December 9, 2011 | Engineering + Technology

“I always thought of myself as a humanities person as a kid, but I liked electronics. Then I read something that one of my heroes, Edwin Land of Polaroid, said about the importance of people who could stand at the intersection of humanities and sciences, and I decided that’s what I wanted to do.”– Steve Jobs (quoted in a recent biography)


How does a fast-moving high-tech company keep its feet on the ground? One way, for us at NRG Systems, is to plant them firmly at that intersection where science and technology meet the humanities – literature, the arts, history, philosophy, and the social sciences. The humanities aren’t just academic disciplines. They are testimonies to the humanness of everything we do and how we do it.

For five years, NRG Systems has partnered with the Vermont Humanities Council (VHC) to sponsor its signature Vermont Reads program. Through this statewide effort, thousands of Vermonters, meeting in schools, libraries, community groups, and businesses, read and talk about the same book and the issues it brings up. Each year’s text is chosen to appeal to both youth and adults and to engage people of different backgrounds and experiences. NRG Systems CEO Jan Blittersdorf believes deeply in this work and has served on the VHC board.

Some Sizzle Gets People Talking


Peter Gilbert, Courtesy of the Vermont Humanities CouncilHow are the books chosen? Peter Gilbert, the Council’s executive director, explains, “It has to be well written, and it has to have some sizzle. You need something that sparks interest – a local connection, a timely issue, something that makes you think, ‘Sure, I’ll read that!’ It has to have some yeastiness, some spunk.”

This fall, NRG Systems employees met in a Vermont Reads group to discuss Harper Lee’s To Kill a Mockingbird and its portrayal of America’s racism on that classic novel’s 50th anniversary. The two previous years, readers explored the experiences of Kosovo War refugees and the forced internment of Japanese-Americans during World War II.

“The humanities help us see ourselves more clearly -- they help us make sense and meaning out of our lives,” Peter explains. “We all share the human condition; we’re all on the same journey with the same end. We look to whatever means to understand our lives better, to appreciate things, to make the hard times more easy to bear and to be more joyful in the good times.”

But he warns, “We can get too earnest about great literature or great art or whatever – watch out for that! It doesn’t all have to be profound; it can be pure fun.”

How the Humanities Flex the Brain


To understand more where the humanities fit in at an engineering and manufacturing company like ours, I interviewed three NRG Systems colleagues about their Vermont Reads experiences. I also asked how they look to literature, art, philosophy, and other humanities to shape the ways they live, work, think, and create. Here are some of their words:

“Engineers love to classify. But in my art, I don’t have to classify or categorize or collect or organize. I can have abstract, freeform thoughts. There’s no schedule, no plan.”

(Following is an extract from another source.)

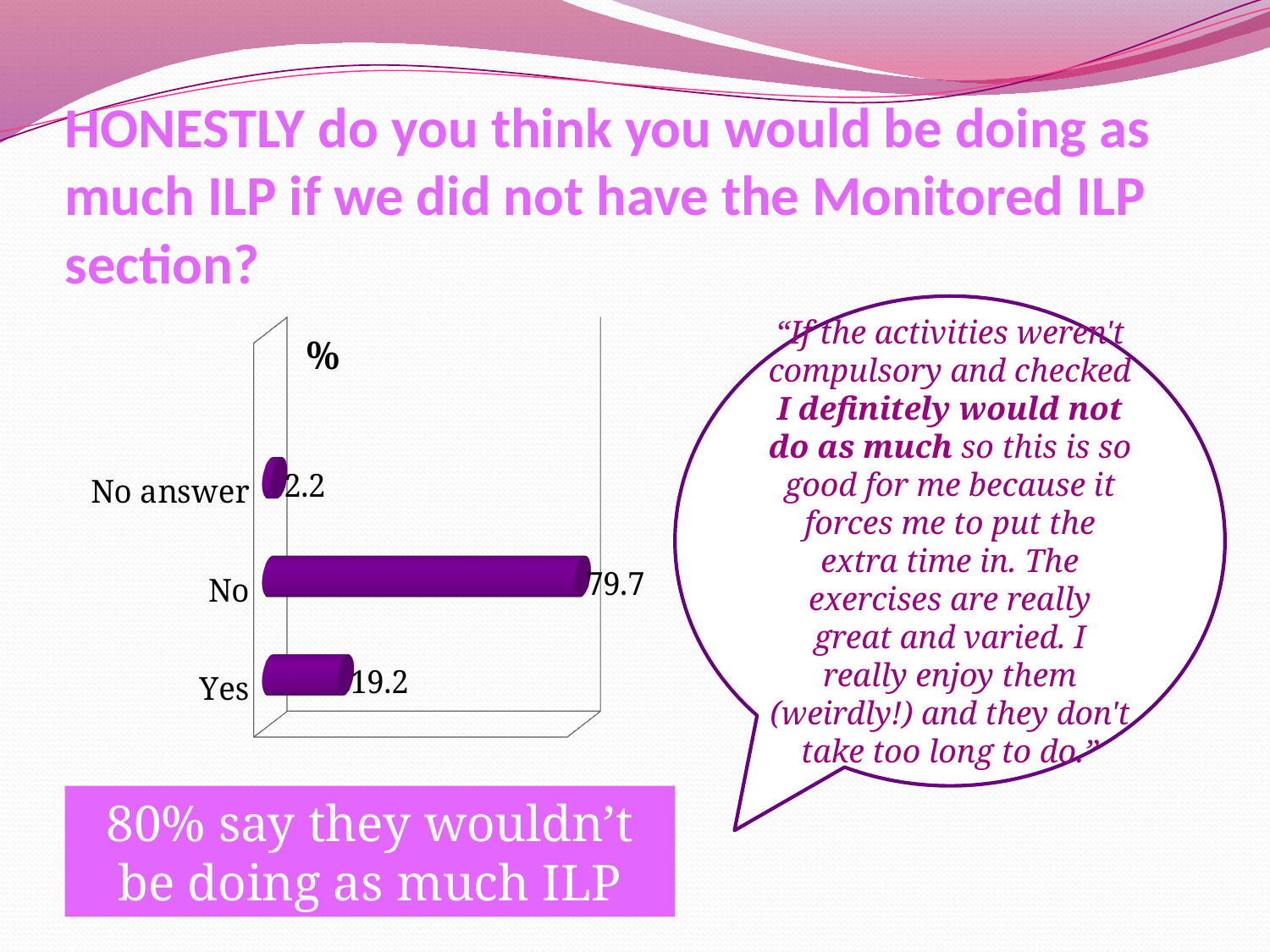
Which category has the highest value in the chart? No What is the value for "Yes" in the chart? 19.2 Which category has the lowest value in the chart? No answer Which is larger, the value for "Yes" or the value for "No answer"? Yes What colour are the bars in the chart? Purple What is the difference between the values for "No" and "Yes"? 60.5 What is the difference between the values for "Yes" and "No answer"? 17.0 What is the value for "No answer" in the chart? 2.2 How many categories are shown in the chart? 3 What is the value for "No" in the chart? 79.7 What kind of chart is shown on the slide? Bar chart What is the title of the chart? %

“These are hard, painful books [in Vermont Reads]. Racism, Japanese internment camps, child labor – horrifying stuff. I think, ‘I don’t want to know this! I don’t want to have to cope with this!’ But the value lies in the contrast. You want to be the kind of person working so these kinds of things don’t ever happen again.” 

“In college, I took every philosophy class I could, six my last semester of my senior year. I loved it. It was a real passion. Today, it stays with me. Not the detail of what Plato said about this or that, but the broader approach to thinking in an evaluative way. It’s not about making a value judgment - that something is right or wrong. That would be like hitting the mute button during a televised debate. Decision made – on to the next. It’s about allowing yourself to challenge your thinking as objectively as possible.”

“Our job as engineers is to design something people will manufacture.  We can design something they love to build, or something that makes them curse. How we design something can make employees’ lives more humane.” 

“Getting lost in what I’m creating is the best kind of moment. I realize I don’t know where the hours just went. That lost time, the time of intense creativity, makes your brain overflow with ideas. You get flashes of insight, related to work, to other projects, to things that are totally different. You think of a new device, a new way to solve a problem. The carryover is more desire and ability to apply the getting-lost creativity to work and other things you do.”

Humanly Centered


In the wind energy business, the data and numbers matter a lot. But they aren’t everything.  On those days when it starts to feel like it’s all about wind speed and megawatt-hours, dollars and Euros, and the daily demands of business, the humanities help us all keep centered in our humanness.